EXCERPT PROVIDED —

Removing support for Emacs unexec from Glibc
The Emacs editor requires a lot of Lisp code and program state before it can start doing its job. That led Emacs developers to add the "unexec" feature to quickly load all of that at startup, but unexec has always been something of a hack. It employs a fairly ugly (and intrusive) mechanism to do its job. Some non-standard extensions to the GNU C library (Glibc) are required, so a plan to eventually eliminate those extensions was met with some dismay in the Emacs community.
As part of the Emacs build process, a simpler version of the editor, called "temacs", is built. That program consists of all of the C files in Emacs, which comprise the Emacs Lisp interpreter and not much else. It is then run to load the standard Lisp startup files and to dump a copy of the running program. That dump is then used as the binary that users invoke when they want to run Emacs.
The mechanism used is in the Emacs unexec() function that converts the running program into a new executable. To do that, it needs to handle memory that was allocated by malloc(), which also requires that the Glibc internal tracking and housekeeping data structures for memory allocation be preserved. The dumping (and restoring) mechanism uses malloc_get_state() and malloc_set_state() to do that, which are the extensions that Glibc developers would like to eliminate.
In mid-January, Florian Weimer posted a
heads-up message
about the change to the emacs-devel mailing list. He said that it
was likely coming this year and was being done to allow changes to the "heap layout between glibc releases, for
standards conformance, performance and security improvements
". The
intent is that existing Emacs binaries will still continue to work, but
that at some point the Emacs build would have to change, he continued. He
also noted that supporting existing binaries "causes a significant ongoing maintenance overhead for glibc upstream,
basically maintaining a separate malloc implementation indefinitely
".
Emacs maintainer John Wiegley voiced his
concerns that the
alterations needed to Emacs would be "a rather significant change to
low-level code that has been functioning for a very long time
". He
suggested extending the timeline for the change and discussing ways to
provide the same or similar functionality. Weimer, though, believes that it is "time to tackle it
at the root
" by fixing Emacs, which is seen as the only user of the
interfaces:
A change "forced" on Emacs by another GNU project was always likely to get the attention of Richard Stallman. He emailed the private—and largely unused—mailing list for the Glibc steering committee (glibc-sc), which Mark Brown reposted to the normal Glibc mailing list (libc-alpha). The steering committee does not really exist in the form of that list anymore, which led Carlos O'Donell to suggest that the mailing list be closed. In the reposted message, Stallman largely echoed Wiegley:
Please have a discussion with the Emacs developers and decide together which course of action is best for the GNU system, and what time scale for that action fits the release schedules best.
Stallman also mentioned that he had
contacted the Glibc maintainers in the emacs-devel thread. That led Weimer
to wonder why it was appropriate to move
the discussion to a private list: "This doesn't really match how
glibc development proceeds today.
" Stallman, though, thought that it would be better discussed in
private: "This a sensitive issue; it is best to discuss it
without an audience.
"
That particular cat was out of the bag at that point, however. The conversation in emacs-devel proceeded by looking at the dump/load functionality, whether it is still needed, and ways to implement it that don't require intimate knowledge of the internals of Glibc's memory-allocation techniques.

INFORMATION SHOWN —
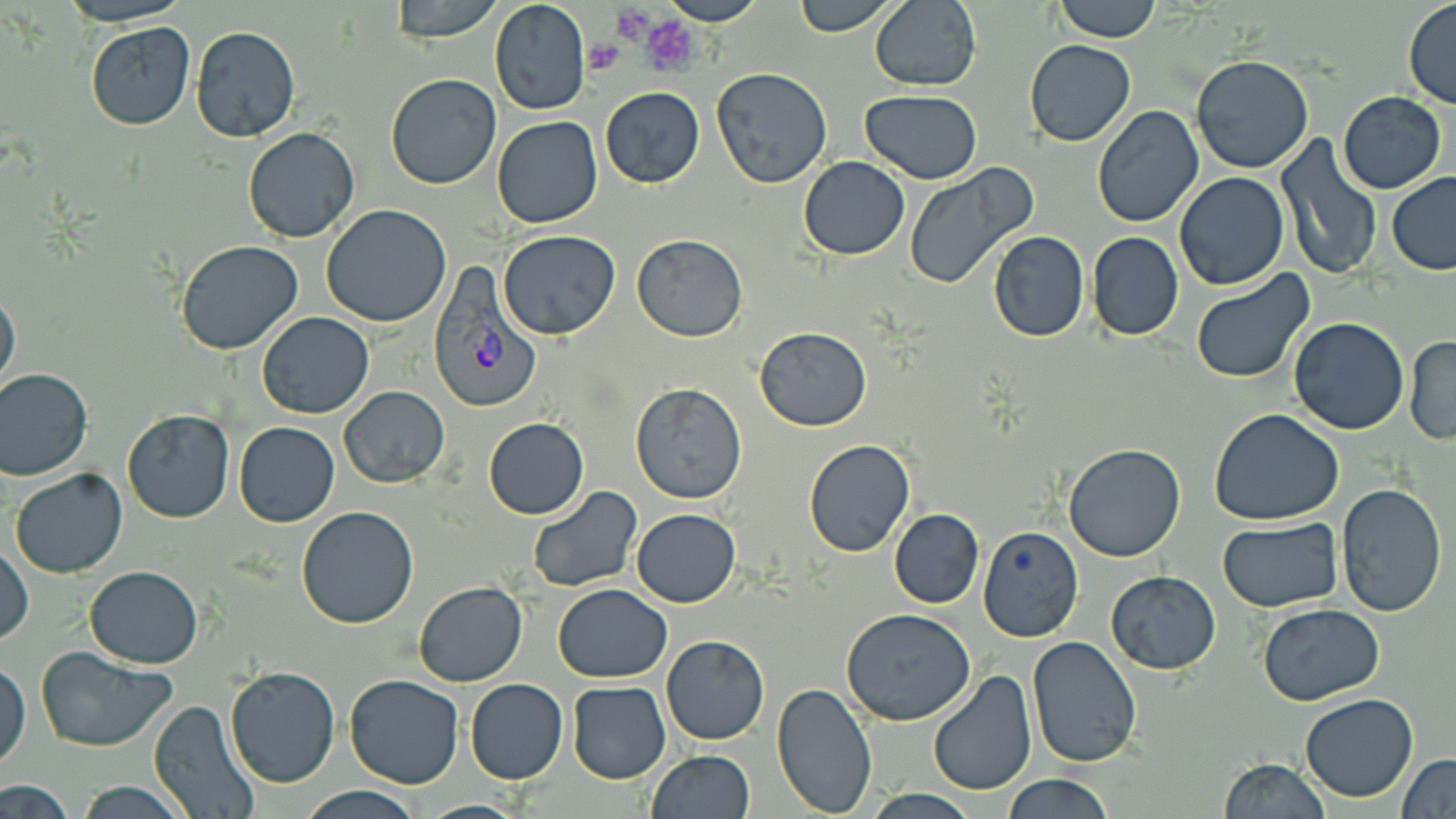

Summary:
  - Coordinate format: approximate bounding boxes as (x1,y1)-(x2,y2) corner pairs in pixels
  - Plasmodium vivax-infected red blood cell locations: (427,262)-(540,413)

EXERCISE REQUIREMENTS —
a – Rewrite everything from "That particular cat" down to "Glibc's memory-allocation techniques." in the article on Emacs unexec and Glibc, putting "save/restore functionality" in place of "dump/load functionality".
b – Write the next part of the article on Emacs unexec and Glibc, picking up right after its final sentence.
The data shown here has no connection to the article on Emacs unexec and Glibc.

PER-TASK ANSWERS —
a –
That particular cat was out of the bag at that point, however. The conversation in emacs-devel proceeded by looking at the save/restore functionality, whether it is still needed, and ways to implement it that don't require intimate knowledge of the internals of Glibc's memory-allocation techniques.

b –
Ali Bahrami, who works on the Solaris linker, wondered if it even made sense to continue to support the unexec functionality. Computers have gotten a lot faster since that optimization was added, so it might make sense to simply leave it behind:
So Bahrami and others set out to measure the difference between starting Emacs and starting temacs (which must load all of the different startup files). It became clear that there is still a substantial difference; a half second versus more than five seconds, though that depends on various factors. Different tricks were tried, with some success, but the main problem remained.
David Caldwell suggested one possible approach: taking the compiled Lisp files (.elc files) that temacs loads and adding them into the binary.
Stallman seemed
interested in that idea, "but the real test is in implementing
it
".
According to Paul Eggert, making unexec more
portable has
been on the to-do list for a
while, "and this will light more of a fire
under it
". Concerns that Emacs might not build using a new
Glibc API (which has not even been written yet) that came up earlier in the
thread are not a problem, he said. "Emacs should still build and run even if the glibc API is changed, as Emacs
./configure probes for the glibc malloc-related API and falls back on its
own malloc implementation otherwise.
"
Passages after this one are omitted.